● DOCUMENT TEXT
# How to make the transsition from working a normal local job, to pro photographer?



## Life (Jan 18, 2015)

I am in a crossroad per say and would like advice from someone who may have been here done that. Right now, I work a min wage job, really want to get to be pro and do that as my income, not cooking. Ive been wanting to do this for years now, but im finally close to making the transition, but how? I have a woman to support, bills to pay. How could I take the leap, with not really any money, just experience.


----------



## jsecordphoto (Jan 18, 2015)

Are you taking in any income through photography at all right now?


----------



## Ream (Jan 18, 2015)

I have been at a similar crossroad, with a few differences.. I am a stay@home Mom.. I started small portrait jobs with a cheap point & shoot GE. I then took $1,000.00, bought a CanonRebelT3i, backdrops, lighting, & a remote! Read.Read.Read... Learn.Learn.Learn.. And I say this because, if you start working without learning, you will find yourself stuck, taking quick, cheap pictures, for little - no money, and you will not be flattered @ your own work.. A little depressing.. But once friends & family know you take photos, you will be taking everyone's photo for free.. Shoot more, read more, learn more, so you can charge more.. Learn your own rate and then absolutely charge people your rate + printing.... I have spent so much money out of pocket for under bidding jobs.. Don't get discouraged. You can do it!


----------



## EIngerson (Jan 18, 2015)

There are plenty of successful photographers. If you can support yourself through photography, great. but it's not an easy venture to establish a lucrative business. Making a living and being financially stable can be two different things. You can be an outstanding photographer, but if you are not business savvy, it's not going to work. I recommend getting a job with benefits. 

This is just $.02 from the peanut gallery. Take it for what it's worth.


----------



## Ream (Jan 18, 2015)

Ream said:


> I have been at a similar crossroad, with a few differences.. I am a stay@home Mom.. I started small portrait jobs with a cheap point & shoot GE. I then took $1,000.00, bought a CanonRebelT3i, backdrops, lighting, & a remote! Read.Read.Read... Learn.Learn.Learn.. And I say this because, if you start working without learning, you will find yourself stuck, taking quick, cheap pictures, for little - no money, and you will not be flattered @ your own work.. A little depressing.. But once friends & family know you take photos, you will be taking everyone's photo for free.. Shoot more, read more, learn more, so you can charge more.. Learn your own rate and then absolutely charge people your rate + printing.... I have spent so much money out of pocket for under bidding jobs.. Don't get discouraged. You can do it!


Also... It takes time.. It's not anything like cooking, or reading a recipe..  I promise! It is always rewarding though! Just set your limits. Don't cut yourself short.. Bid high.. What type of equipment do you have now? What area of photography are you most interested in?

● PROBLEMS
1 > In the forum thread on becoming a professional photographer, what does EIngerson recommend getting?
2 > Retype the stretch of the photography forum thread from "Also... It takes" through "most interested in?".
3 > Continue the forum thread about becoming a professional photographer from where it stops.

● DATASET EXTRACT
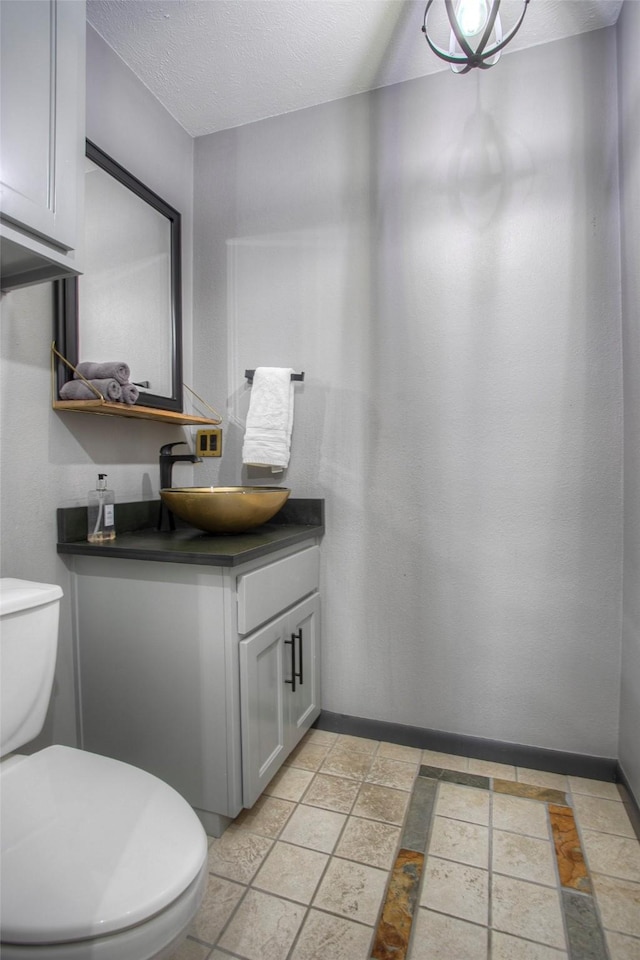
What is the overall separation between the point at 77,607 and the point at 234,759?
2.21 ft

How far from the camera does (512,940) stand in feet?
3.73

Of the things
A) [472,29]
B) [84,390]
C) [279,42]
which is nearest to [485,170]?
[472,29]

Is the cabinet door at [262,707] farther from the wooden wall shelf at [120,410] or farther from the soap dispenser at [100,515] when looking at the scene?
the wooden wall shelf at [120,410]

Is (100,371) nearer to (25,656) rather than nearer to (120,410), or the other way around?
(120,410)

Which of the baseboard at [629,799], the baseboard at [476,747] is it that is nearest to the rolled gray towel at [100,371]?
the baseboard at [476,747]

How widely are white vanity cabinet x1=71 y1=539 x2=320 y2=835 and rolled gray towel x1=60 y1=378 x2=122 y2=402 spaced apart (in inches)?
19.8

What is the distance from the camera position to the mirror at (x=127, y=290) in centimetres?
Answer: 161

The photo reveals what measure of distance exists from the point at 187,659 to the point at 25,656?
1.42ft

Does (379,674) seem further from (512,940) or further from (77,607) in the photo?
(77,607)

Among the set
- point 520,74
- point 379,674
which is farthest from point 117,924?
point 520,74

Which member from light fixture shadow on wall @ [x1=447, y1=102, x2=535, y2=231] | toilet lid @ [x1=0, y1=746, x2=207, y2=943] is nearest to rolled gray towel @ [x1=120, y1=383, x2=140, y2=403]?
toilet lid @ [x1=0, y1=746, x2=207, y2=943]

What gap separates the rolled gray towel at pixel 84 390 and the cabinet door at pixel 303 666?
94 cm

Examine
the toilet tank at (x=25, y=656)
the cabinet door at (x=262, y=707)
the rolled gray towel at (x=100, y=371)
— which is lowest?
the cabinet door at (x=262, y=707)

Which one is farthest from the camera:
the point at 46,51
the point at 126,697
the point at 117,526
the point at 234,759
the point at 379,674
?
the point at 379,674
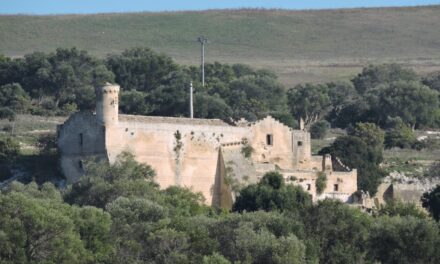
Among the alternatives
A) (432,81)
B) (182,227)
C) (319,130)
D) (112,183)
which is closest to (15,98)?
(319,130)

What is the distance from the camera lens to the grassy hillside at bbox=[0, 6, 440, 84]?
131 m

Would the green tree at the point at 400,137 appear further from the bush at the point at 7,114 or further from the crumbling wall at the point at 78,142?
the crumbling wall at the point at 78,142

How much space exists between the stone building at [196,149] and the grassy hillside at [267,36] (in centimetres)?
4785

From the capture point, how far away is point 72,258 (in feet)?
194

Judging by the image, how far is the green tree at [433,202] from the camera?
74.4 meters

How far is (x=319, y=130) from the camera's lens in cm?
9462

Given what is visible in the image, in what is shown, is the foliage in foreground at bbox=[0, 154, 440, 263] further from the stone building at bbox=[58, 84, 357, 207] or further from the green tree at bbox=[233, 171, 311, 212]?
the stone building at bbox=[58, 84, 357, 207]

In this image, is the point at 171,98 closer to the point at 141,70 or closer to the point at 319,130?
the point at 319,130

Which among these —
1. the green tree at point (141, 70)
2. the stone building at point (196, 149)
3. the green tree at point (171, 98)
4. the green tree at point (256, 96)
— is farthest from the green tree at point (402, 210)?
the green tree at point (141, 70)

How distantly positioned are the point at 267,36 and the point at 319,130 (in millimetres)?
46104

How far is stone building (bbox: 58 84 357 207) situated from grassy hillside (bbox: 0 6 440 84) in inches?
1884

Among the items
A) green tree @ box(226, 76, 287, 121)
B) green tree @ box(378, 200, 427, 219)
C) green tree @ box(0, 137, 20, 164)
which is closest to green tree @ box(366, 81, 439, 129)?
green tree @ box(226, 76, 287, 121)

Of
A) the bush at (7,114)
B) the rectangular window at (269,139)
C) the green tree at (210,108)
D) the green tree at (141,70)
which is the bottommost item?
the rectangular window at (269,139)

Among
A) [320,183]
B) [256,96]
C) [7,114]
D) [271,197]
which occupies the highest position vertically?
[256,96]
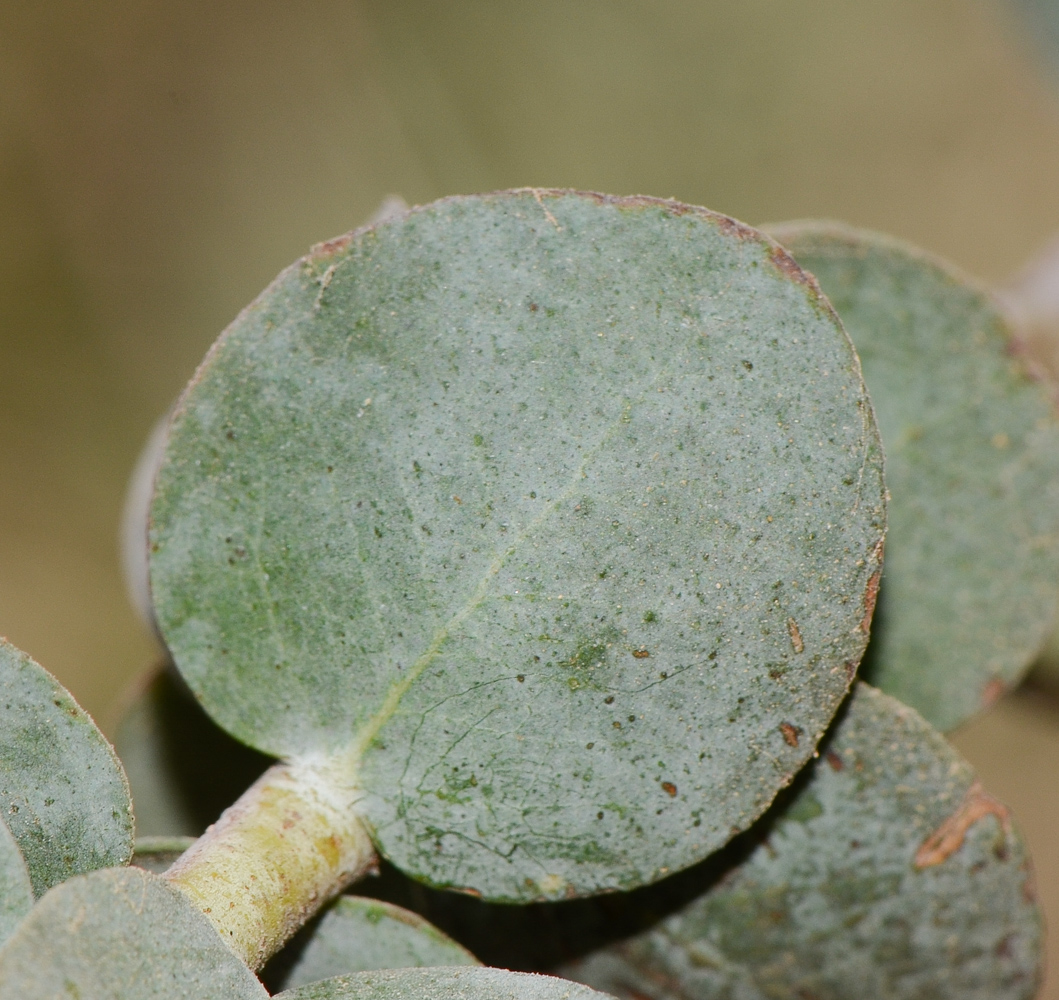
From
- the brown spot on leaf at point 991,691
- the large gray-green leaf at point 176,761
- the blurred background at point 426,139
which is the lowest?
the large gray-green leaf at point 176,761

● ANSWERS TO THE TASKS
1 > A job with benefits.

2 >
Also... It takes time.. It's not anything like cooking, or reading a recipe..  I promise! It is always rewarding though! Just set your limits. Don't cut yourself short.. Bid high.. What type of equipment do you have now? What area of photography are you most interested in?

3 >
----------



## Ream (Jan 18, 2015)

EIngerson said:


> There are plenty of successful photographers. If you can support yourself through photography, great. but it's not an easy venture to establish a lucrative business. Making a living and being financially stable can be two different things. You can be an outstanding photographer, but if you are not business savvy, it's not going to work. I recommend getting a job with benefits.
> 
> This is just $.02 from the peanut gallery. Take it for what it's worth.


So true.. Photography is an expensive hobby and an even more expensive business.! $$$$$$$ Money to drive, money to shoot, money to edit, money to print, money to advertise..... It's an expensive love..


----------



## The_Traveler (Jan 18, 2015)

I looked at your portfolio on 500px. 
No people.
You need to get some experience with what you want to make $ at.


----------



## imagemaker46 (Jan 18, 2015)

What type of equipment do you have?
What experience do you  have?
What area of photography are you interested in?
Biggest question, What do you have that will set you apart from the everyone else?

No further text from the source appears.